A Doctor Speaks
Volume 57 Issue 12 - May 2001 - A.A. Grapevine
George E. Vaillant, M.D., joined AA's General Service Board as a Class A (nonalcoholic) trustee in 1998. He is professor of psychiatry, Harvard Medical School, director of the Study of Adult Development, Harvard University Health Services, and director of research in the Division of Psychiatry, Brigham and Women's Hospital. The author of The Natural History of Alcoholism Revisited, a comprehensive study of alcoholism, George lectures widely on alcoholism and addiction and is one of the foremost researchers in the field.

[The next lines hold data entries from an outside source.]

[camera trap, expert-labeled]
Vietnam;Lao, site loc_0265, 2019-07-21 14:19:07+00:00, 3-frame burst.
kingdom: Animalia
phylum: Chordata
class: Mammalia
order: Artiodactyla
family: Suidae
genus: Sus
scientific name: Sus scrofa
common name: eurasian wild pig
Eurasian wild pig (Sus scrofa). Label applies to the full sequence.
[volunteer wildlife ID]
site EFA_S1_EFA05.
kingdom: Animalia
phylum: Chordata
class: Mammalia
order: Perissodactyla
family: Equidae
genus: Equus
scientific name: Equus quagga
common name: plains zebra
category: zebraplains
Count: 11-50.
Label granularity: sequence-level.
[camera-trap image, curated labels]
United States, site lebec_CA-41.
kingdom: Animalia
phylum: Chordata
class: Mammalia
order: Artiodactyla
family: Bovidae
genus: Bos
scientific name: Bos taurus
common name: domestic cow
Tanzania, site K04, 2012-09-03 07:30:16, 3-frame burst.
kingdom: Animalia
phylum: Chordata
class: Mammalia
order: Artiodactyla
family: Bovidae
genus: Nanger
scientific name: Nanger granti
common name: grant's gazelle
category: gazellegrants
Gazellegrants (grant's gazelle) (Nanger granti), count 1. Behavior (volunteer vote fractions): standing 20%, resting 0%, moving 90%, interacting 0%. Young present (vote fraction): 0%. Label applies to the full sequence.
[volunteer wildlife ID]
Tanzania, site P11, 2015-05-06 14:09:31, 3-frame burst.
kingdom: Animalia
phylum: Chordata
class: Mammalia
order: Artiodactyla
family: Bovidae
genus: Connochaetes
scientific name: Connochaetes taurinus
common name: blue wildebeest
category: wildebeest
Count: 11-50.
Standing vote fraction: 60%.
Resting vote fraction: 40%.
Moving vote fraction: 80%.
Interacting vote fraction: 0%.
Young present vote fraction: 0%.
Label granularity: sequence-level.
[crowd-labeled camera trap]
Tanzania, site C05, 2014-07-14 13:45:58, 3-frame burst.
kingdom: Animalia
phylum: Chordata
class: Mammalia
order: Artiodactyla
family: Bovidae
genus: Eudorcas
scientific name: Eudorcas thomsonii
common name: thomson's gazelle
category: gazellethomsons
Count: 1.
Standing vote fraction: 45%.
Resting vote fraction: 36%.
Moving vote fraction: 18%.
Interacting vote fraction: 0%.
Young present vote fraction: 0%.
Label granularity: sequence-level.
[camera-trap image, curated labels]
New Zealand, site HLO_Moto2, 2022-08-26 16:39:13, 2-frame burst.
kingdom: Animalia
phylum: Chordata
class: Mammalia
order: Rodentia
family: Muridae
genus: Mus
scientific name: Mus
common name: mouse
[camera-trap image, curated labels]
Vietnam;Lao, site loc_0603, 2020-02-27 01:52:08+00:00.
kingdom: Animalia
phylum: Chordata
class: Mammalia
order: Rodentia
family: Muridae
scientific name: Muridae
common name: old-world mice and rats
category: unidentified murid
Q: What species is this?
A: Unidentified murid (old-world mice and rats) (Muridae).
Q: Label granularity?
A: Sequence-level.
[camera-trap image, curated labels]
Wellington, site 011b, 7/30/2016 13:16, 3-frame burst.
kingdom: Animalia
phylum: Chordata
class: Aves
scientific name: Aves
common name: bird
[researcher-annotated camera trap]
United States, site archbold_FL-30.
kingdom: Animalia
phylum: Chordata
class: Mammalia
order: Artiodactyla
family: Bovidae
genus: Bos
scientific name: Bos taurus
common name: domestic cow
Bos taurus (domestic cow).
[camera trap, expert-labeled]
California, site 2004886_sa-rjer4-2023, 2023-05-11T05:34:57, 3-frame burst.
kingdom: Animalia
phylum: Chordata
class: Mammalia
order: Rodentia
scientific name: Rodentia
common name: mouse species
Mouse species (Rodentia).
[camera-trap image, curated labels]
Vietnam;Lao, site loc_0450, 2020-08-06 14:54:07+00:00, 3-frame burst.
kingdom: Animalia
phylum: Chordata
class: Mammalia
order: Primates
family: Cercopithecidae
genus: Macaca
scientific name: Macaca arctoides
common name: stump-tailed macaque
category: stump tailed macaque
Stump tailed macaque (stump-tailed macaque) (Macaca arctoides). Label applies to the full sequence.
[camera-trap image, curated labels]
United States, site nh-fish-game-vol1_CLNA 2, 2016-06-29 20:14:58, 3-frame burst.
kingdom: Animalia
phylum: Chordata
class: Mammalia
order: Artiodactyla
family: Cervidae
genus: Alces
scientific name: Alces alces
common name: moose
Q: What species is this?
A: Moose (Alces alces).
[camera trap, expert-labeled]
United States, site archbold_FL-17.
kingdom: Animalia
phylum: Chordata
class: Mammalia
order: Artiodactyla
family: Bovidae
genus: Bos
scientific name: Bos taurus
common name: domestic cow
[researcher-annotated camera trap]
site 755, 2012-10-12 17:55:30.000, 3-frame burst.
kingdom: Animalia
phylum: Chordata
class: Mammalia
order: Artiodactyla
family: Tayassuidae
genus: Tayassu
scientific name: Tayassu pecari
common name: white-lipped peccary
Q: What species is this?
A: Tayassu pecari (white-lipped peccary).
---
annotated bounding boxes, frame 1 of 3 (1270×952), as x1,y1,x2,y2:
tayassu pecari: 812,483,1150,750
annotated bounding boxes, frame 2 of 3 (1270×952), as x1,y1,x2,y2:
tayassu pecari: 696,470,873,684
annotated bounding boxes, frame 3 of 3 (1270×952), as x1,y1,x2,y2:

In an article about alcoholism in Harvard Magazine, you were quoted as saying that 50 percent of the people brought into emergency rooms with fractures are there as a result of alcohol, but that blood-alcohol levels are never checked. It made me curious about the way medical professionals view alcoholism today. Can you tell us something about that?
What happens in emergency rooms is actually much more dramatic than that. Probably 50 percent of all the people brought into emergency rooms had blood-alcohol levels over .25--which is enough to make any nondependent person comatose, not just prone to accidents. And even though this is a clear biochemical fact staring doctors in the face, no referral is made--nothing is done about it--because when it comes to treating alcoholism, the medical profession feels so helpless, so without hope. And for a doctor, feeling powerless is reason enough to put his head in the sand.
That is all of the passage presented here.